Explica la priora Montserrat Salvador García (Barcelona, 1933) que el bello claustro gótico que alberga Santa Maria de Montsió ha sufrido dos traslados, piedra a piedra, a lo largo de su historia; el último, en 1950, desde el corazón del Eixample, en la rambla de Catalunya, hasta Esplugues de Llobregat, su actual emplazamiento.
-Hace 30 años no podríais haber entrado aquí bajo ningún concepto.
-Hubiésemos hablado a través de la reja. O dentro del locutorio. Y el lenguaje habría sido muy distinto. Este es otro tiempo, han cambiado mucho las cosas... Pero, no crea, también nosotras nos hemos modernizado un poquito.
-Cuente, por favor. Usamos internet, tenemos móviles y televisor. La hermana Mariàngels, por ejemplo, es muy forofa del Barça y escucha los partidos en el transistor. ¡Tiene una gorra y todo! Ella también se ordenó tarde, como yo.
-¿Cuántas religiosas viven aquí? Cinco. A una la tenemos ahora en el hospital porque se rompió el fémur. La más joven tiene 75 años. Es una lástima que se hayan ido muriendo, porque faltan vocaciones.
-Ya. Hemos tenido algunas novicias, de 50 años y sesenta y pocos, pero es muy, muy difícil la adaptación a la vida monástica, aun cuando eran chicas muy profundas.

Material facilitado:
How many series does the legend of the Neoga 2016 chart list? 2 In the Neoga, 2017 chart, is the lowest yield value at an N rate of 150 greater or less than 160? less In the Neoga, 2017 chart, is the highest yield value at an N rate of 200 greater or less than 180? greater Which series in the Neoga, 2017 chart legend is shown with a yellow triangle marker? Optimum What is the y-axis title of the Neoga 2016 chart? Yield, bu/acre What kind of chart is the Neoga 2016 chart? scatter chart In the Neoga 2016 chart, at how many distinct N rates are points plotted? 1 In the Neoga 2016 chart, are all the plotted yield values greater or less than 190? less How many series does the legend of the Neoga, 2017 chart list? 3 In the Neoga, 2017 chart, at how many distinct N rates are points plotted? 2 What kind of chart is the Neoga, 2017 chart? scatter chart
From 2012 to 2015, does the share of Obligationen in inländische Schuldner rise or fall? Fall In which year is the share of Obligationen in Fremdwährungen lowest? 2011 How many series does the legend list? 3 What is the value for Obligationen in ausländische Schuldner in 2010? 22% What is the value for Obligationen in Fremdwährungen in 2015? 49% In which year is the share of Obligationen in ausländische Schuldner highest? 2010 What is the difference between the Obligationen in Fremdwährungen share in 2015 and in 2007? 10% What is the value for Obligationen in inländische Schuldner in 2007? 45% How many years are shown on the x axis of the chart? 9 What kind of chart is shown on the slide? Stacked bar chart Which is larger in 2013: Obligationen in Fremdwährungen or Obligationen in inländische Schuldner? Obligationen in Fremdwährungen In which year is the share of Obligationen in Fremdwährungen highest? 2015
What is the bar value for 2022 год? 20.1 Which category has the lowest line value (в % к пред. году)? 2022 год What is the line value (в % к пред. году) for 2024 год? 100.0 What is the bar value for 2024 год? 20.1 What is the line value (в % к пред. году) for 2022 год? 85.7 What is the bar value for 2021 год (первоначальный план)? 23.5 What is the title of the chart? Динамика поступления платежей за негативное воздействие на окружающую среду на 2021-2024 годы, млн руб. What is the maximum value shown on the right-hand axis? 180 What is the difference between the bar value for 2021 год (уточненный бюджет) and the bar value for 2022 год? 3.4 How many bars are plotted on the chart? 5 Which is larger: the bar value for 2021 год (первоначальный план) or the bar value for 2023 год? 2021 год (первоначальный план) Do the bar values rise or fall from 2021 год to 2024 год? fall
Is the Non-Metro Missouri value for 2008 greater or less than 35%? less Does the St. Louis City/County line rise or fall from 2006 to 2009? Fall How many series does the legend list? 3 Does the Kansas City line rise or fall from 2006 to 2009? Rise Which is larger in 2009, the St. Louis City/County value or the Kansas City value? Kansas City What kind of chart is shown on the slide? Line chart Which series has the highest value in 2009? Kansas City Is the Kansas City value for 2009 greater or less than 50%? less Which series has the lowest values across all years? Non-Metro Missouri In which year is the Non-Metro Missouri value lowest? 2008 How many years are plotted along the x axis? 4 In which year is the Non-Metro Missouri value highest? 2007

Tarea:
Reproduce completo el fragmento elegido sobre el convento de Santa Maria de Montsió, sin alterar una sola palabra.

Solución:
Explica la priora Montserrat Salvador García (Barcelona, 1933) que el bello claustro gótico que alberga Santa Maria de Montsió ha sufrido dos traslados, piedra a piedra, a lo largo de su historia; el último, en 1950, desde el corazón del Eixample, en la rambla de Catalunya, hasta Esplugues de Llobregat, su actual emplazamiento.
-Hace 30 años no podríais haber entrado aquí bajo ningún concepto.
-Hubiésemos hablado a través de la reja. O dentro del locutorio. Y el lenguaje habría sido muy distinto. Este es otro tiempo, han cambiado mucho las cosas... Pero, no crea, también nosotras nos hemos modernizado un poquito.
-Cuente, por favor. Usamos internet, tenemos móviles y televisor. La hermana Mariàngels, por ejemplo, es muy forofa del Barça y escucha los partidos en el transistor. ¡Tiene una gorra y todo! Ella también se ordenó tarde, como yo.
-¿Cuántas religiosas viven aquí? Cinco. A una la tenemos ahora en el hospital porque se rompió el fémur. La más joven tiene 75 años. Es una lástima que se hayan ido muriendo, porque faltan vocaciones.
-Ya. Hemos tenido algunas novicias, de 50 años y sesenta y pocos, pero es muy, muy difícil la adaptación a la vida monástica, aun cuando eran chicas muy profundas.